In the readconnroute text below, reproduce word for word the stretch from "In a hierarchical" through "a slave node.".

◆ **Text section**:
════════════════

The readconnroute module should perhaps be renamed, it is a general purpose routing module that is used for all forms of connection routing, not just for read only connections. It will distribute connections amongst a set of servers using the constraints passed in the routing options. The following routing options are available;
  • master - only route to a server which has the master status bit set
  • slave - only route to a server that has the slave status bit set
  • synced - only route to a server that has the synced status bit set
If no routing options are given then the router will distribute the connections over all the servers that are currently running. Servers that are down or in maintenance mode will not have connections routed to them.

In a hierarchical MySQL replication tree the master node is treated as the node nearest the root of the tree that has the master bit set. Any intermediate nodes, which have both the master and slave bits set, will be treated as a slave node.

The synced option is reserved for use with Galera clusters and ensures that connections are not routed to servers that a not a fully fledged member of the cluster. In addition the Master/Slave states may be used in Galera along with the special monitor module that elects one of the Galera nodes as a master.

════════════════

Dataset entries
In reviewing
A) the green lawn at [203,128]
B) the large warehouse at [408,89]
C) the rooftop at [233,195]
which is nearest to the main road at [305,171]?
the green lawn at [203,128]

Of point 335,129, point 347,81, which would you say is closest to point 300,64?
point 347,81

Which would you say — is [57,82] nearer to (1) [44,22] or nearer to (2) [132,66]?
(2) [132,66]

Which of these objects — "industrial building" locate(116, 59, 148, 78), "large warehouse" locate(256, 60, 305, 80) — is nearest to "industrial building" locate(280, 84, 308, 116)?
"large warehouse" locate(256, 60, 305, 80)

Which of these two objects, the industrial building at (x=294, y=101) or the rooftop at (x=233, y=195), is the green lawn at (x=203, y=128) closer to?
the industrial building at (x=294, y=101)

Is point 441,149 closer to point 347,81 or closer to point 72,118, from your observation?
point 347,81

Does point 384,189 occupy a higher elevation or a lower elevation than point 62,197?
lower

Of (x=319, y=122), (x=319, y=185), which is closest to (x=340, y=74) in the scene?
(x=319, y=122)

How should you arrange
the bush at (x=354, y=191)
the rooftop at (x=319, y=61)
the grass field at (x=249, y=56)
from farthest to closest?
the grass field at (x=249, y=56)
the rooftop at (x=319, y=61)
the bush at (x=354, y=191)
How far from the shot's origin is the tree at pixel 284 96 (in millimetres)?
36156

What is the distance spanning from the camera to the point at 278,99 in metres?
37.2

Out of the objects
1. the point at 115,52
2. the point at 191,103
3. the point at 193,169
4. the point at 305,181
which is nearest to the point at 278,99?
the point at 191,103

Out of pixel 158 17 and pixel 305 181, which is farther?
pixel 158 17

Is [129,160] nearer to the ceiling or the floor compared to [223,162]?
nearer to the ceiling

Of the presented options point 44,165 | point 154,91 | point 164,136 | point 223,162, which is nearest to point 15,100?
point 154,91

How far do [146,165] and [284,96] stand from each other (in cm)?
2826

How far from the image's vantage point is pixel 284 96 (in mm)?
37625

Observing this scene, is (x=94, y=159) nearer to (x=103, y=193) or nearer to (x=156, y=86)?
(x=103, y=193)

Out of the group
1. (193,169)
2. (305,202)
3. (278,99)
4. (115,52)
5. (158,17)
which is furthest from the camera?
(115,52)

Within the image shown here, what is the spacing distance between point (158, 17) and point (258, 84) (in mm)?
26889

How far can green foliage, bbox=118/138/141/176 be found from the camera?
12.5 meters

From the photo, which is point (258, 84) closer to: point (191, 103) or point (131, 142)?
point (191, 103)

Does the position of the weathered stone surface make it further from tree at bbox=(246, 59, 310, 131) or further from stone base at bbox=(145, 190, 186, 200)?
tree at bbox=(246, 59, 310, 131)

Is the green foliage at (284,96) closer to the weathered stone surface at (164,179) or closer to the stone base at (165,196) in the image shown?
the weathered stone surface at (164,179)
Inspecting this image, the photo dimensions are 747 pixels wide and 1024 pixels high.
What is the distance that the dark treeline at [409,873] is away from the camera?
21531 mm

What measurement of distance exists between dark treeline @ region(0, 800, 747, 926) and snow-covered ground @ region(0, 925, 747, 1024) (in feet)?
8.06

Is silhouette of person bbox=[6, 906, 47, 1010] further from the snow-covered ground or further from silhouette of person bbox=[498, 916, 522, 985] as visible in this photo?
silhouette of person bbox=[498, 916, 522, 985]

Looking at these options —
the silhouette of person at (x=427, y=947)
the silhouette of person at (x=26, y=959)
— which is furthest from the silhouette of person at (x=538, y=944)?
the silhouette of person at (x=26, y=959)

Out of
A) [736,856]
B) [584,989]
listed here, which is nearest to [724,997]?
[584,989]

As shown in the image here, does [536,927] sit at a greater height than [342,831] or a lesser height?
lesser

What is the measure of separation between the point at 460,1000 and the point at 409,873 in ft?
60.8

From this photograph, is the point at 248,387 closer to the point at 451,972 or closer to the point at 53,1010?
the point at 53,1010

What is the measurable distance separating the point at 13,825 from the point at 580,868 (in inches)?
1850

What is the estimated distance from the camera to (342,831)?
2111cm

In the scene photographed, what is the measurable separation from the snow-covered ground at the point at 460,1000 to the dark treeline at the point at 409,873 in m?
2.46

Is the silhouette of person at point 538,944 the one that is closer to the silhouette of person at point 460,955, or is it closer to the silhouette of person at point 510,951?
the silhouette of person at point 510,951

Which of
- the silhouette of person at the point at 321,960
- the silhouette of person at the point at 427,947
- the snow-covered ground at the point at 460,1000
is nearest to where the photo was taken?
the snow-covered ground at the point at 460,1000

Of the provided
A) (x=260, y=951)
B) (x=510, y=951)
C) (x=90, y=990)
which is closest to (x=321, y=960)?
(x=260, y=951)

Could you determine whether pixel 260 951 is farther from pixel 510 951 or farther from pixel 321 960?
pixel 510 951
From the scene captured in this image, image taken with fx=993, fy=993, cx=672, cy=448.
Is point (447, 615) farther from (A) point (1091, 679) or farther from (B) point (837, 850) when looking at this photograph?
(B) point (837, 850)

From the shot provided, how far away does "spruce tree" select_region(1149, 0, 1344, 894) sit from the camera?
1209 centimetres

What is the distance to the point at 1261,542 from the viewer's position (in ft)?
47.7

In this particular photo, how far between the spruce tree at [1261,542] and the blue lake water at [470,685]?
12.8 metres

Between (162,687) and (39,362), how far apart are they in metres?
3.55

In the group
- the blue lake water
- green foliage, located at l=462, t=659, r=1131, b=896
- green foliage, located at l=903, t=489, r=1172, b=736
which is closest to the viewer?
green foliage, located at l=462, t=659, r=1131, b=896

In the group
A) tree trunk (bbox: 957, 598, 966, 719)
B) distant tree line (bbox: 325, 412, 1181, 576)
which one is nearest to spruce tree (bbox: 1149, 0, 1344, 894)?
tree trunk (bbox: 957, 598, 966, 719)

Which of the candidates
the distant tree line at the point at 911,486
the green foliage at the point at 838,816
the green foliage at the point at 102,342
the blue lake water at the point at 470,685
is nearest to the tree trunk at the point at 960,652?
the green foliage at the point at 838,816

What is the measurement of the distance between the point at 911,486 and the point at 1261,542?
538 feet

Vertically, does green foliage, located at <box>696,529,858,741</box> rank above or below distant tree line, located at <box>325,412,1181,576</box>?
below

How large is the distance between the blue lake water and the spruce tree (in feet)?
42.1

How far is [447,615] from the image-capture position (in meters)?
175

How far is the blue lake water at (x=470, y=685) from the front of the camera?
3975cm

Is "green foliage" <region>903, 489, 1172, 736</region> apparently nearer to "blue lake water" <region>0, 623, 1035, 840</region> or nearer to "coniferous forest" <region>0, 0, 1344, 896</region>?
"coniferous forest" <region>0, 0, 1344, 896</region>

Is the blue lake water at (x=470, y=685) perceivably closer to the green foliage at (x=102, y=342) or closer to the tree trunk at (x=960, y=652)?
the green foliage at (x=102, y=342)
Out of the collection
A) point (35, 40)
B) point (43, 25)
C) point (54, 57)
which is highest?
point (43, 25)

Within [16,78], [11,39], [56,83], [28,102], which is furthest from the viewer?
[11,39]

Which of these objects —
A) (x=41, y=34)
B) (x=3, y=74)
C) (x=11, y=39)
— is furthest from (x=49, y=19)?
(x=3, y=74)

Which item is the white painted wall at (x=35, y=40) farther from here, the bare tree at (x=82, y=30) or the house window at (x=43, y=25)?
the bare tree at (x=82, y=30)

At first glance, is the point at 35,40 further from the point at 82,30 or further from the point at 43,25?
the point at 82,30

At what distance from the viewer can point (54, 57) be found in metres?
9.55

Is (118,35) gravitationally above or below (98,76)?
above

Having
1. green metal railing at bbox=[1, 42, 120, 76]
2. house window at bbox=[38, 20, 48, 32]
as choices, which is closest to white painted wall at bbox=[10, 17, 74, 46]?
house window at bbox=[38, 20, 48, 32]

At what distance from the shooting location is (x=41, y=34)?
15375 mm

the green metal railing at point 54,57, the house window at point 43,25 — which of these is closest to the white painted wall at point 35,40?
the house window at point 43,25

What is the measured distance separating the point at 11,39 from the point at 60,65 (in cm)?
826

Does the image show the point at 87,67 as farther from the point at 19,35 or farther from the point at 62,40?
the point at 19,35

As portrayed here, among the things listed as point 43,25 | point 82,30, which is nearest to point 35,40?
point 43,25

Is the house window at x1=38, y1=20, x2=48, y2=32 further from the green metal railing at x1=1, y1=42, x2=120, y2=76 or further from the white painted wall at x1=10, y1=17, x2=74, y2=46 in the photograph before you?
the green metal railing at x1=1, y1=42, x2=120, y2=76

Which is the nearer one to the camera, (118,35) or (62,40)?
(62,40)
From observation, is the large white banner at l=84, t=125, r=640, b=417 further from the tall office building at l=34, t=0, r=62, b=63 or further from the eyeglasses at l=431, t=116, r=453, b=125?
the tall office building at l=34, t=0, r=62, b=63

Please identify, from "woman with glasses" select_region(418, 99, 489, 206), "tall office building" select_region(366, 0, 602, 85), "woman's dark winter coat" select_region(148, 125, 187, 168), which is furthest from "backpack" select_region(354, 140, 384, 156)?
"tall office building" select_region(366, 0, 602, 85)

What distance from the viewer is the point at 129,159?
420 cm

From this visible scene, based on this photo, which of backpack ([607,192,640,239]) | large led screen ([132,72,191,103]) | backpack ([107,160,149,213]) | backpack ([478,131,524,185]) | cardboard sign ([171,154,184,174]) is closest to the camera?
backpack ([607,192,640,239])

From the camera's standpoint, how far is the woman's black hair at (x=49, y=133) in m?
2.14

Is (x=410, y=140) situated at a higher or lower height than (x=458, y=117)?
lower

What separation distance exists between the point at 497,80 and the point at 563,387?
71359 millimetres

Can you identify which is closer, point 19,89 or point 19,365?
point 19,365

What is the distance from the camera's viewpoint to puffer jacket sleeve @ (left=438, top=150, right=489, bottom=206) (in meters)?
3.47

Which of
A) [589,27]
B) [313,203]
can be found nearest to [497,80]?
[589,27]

════════════════

◆ **Response to this exercise**:
In a hierarchical MySQL replication tree the master node is treated as the node nearest the root of the tree that has the master bit set. Any intermediate nodes, which have both the master and slave bits set, will be treated as a slave node.